_Problem to work on_
Repeat each record below exactly, omitting whatever pictures appear in it.
### Exercise data
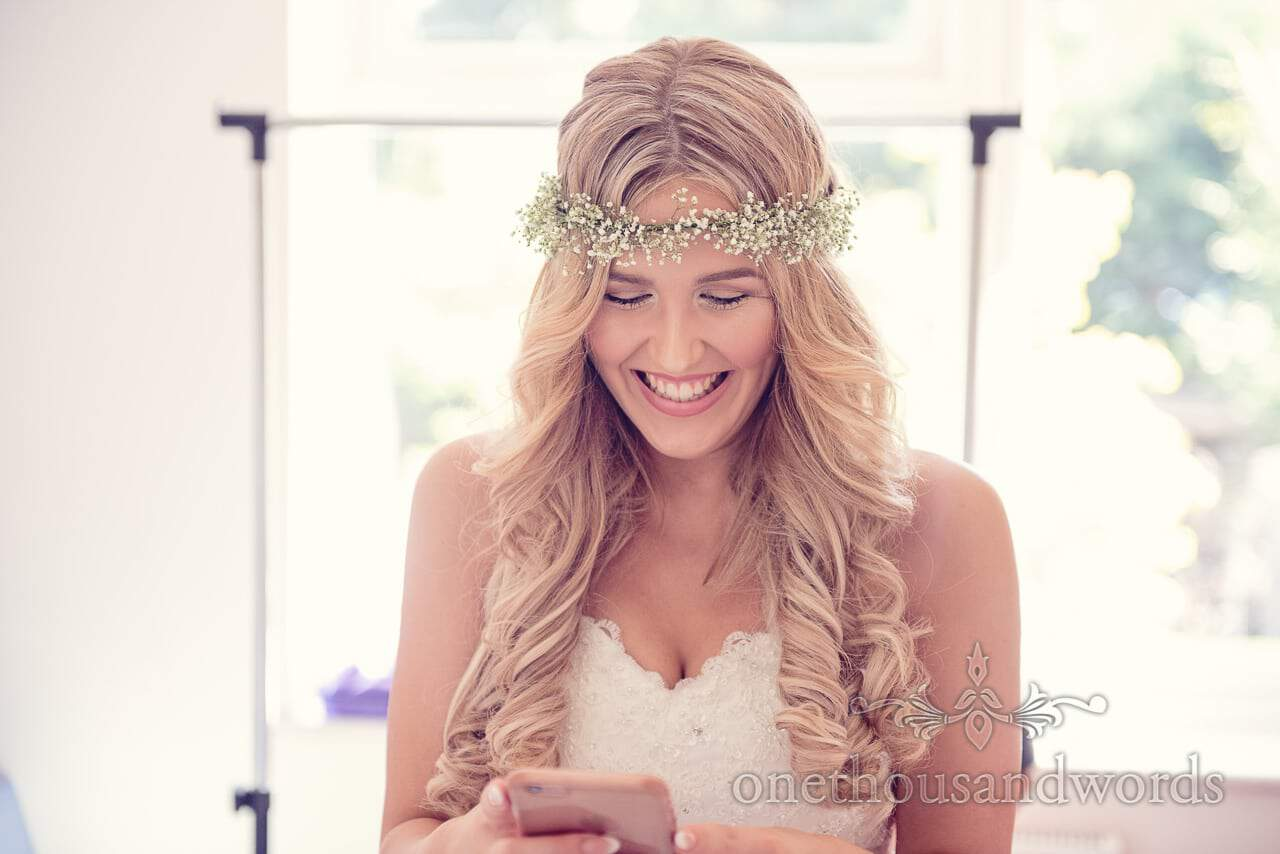Gorgeous blonde bride with gypsophila head band checks her phone on wedding morning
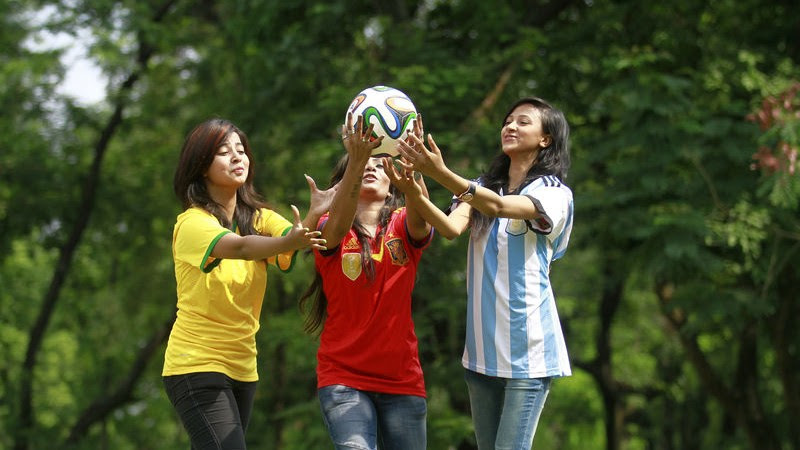 A group of football fans in Dhaka seen wearing their favorite team jerseys ahead of the upcoming 2014 FIFA World Cup in Brazil.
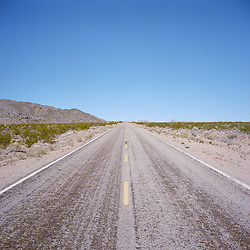 Desert highway in the Mojave National Preserve, CA.
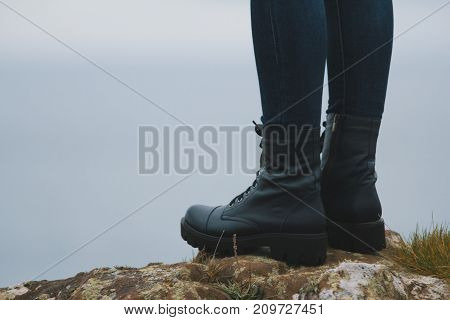 Woman hiker legs in big boots on mountain peak cliff, close up
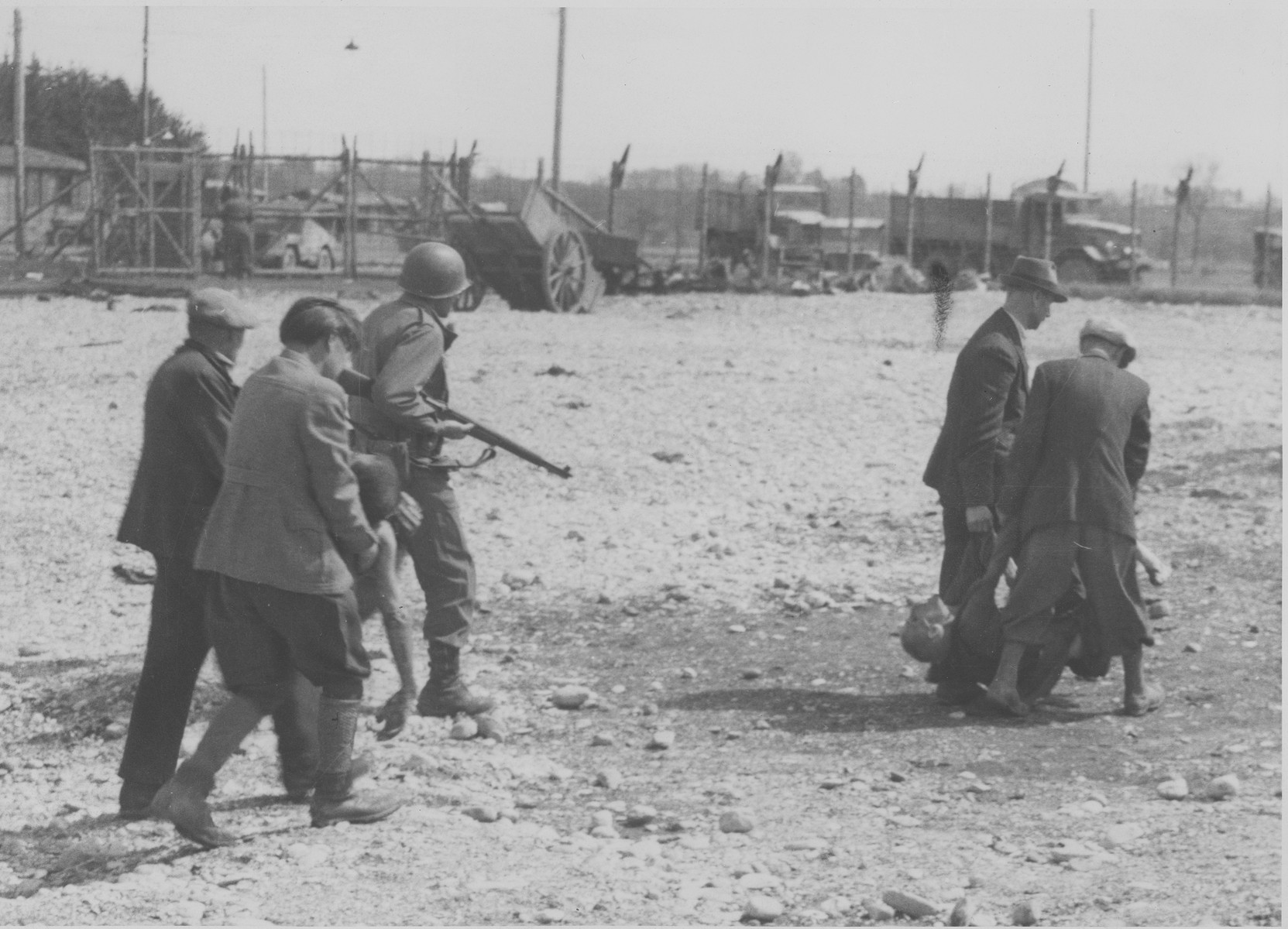 German civilians from the neighboring town of Hurlach are forced to carry bodies to a mass grave for burial.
######
_Exercise answer_
Gorgeous blonde bride with gypsophila head band checks her phone on wedding morning
 A group of football fans in Dhaka seen wearing their favorite team jerseys ahead of the upcoming 2014 FIFA World Cup in Brazil.
 Desert highway in the Mojave National Preserve, CA.
 Woman hiker legs in big boots on mountain peak cliff, close up
 German civilians from the neighboring town of Hurlach are forced to carry bodies to a mass grave for burial.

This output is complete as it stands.